Opening hours: from Wednesday to Friday, 1 pm – 6 pm ; Saturday and Sunday, 12 am – 19 pm
PAV – Parco Arte Vivente, Via Giordano Bruno 31.

Events:

  • Inner focus: March 28th, 5 pm, Accademia Albertina delle Belle Arti, via Accademia Albertina 6.  Speakers: Etienne de France, Massimo Melotti (ethics of communication) and Maria Teresa Roberto (phenomenology of contemporary arts).
  • Press conference: March 29th, 11 am, PAV – Parco Arte Vivente

Background

Collaborating with paleo-zoologists and biologists, the artist retraces every tiny detail concerning the existence of Steller’s rhytine and reconstructs its world – its habitat, the routes it used to follow, its behavioural patterns – trying to fill the void created by the animal’s extinction. Exploiting the latest scientific methods and techniques, De France imagines and follows a team of experts engaged in checking reports of some unexpected sightings, looking for confirmation, at least in the form of sound recordings, to prove the survival of some specimens of the long-lost Sirenian.

The result is a blend of science and fiction, a return to the atmosphere beloved of Jules Verne, in which elements of the real are interwoven with the dimension of the possible, perhaps with that of dreams.
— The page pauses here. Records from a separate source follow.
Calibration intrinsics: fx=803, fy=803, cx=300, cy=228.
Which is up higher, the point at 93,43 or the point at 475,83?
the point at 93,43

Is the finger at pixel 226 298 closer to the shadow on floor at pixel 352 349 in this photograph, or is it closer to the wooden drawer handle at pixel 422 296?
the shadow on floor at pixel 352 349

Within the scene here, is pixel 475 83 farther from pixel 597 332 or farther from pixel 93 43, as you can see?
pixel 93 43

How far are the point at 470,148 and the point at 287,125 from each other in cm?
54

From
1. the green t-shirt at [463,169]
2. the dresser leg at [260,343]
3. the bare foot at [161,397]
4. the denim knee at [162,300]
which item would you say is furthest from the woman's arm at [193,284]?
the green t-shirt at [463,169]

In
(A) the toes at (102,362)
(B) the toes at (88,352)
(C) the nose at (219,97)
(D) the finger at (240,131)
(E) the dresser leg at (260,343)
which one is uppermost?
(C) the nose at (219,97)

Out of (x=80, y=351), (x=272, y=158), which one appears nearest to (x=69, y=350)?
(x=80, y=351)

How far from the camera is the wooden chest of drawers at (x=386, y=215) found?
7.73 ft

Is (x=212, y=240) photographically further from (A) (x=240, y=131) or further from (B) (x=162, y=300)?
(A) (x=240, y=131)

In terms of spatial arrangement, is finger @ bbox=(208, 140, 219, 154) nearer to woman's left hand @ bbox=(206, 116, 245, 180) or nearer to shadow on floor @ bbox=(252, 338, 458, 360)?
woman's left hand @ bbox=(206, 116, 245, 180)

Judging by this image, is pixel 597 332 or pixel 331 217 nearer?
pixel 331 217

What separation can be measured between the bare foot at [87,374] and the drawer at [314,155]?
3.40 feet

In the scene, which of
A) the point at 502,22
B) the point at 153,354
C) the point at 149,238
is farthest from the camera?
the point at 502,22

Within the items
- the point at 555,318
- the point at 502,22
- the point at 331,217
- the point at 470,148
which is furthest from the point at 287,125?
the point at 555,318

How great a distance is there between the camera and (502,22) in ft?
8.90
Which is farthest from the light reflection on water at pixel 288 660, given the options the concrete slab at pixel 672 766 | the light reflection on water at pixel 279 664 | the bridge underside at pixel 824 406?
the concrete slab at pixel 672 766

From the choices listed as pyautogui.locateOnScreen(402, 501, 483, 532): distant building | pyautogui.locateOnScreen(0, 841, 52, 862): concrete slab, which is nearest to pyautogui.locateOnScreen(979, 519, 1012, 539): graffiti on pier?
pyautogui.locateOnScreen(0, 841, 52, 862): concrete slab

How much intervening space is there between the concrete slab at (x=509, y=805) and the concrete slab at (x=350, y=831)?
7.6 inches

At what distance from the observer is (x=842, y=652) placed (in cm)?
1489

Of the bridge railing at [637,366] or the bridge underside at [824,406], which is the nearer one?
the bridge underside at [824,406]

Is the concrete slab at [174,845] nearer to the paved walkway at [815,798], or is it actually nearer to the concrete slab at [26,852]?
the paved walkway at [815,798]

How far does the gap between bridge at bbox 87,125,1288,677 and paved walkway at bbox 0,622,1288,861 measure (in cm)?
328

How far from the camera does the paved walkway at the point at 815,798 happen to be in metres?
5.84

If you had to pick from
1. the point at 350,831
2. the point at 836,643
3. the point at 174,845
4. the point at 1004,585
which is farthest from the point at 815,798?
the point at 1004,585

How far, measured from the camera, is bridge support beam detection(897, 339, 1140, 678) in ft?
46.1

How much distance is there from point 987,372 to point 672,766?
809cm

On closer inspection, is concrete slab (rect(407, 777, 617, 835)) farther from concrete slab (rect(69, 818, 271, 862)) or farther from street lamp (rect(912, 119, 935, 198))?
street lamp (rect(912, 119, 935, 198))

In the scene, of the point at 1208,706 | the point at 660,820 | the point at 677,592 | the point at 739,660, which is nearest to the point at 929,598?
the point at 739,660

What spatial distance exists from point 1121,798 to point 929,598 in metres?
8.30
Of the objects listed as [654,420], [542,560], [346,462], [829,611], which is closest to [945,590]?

Within the framework of PAV Educational and Teaching Activities, curated by Orietta Brombin, Tales of a Sea Cow becomes the starting point for the workshop Gulliver’s Travel, dedicated to exploring in depth the theme of otherness through the curious eyes of the traveler of the eighteenth-century literary genre.

In the area of education for young artists and adults in general, on Saturday June 2nd the theme will be taken up again by Piero Gilardi in a public workshop entitled Noi come animali (Us as animals).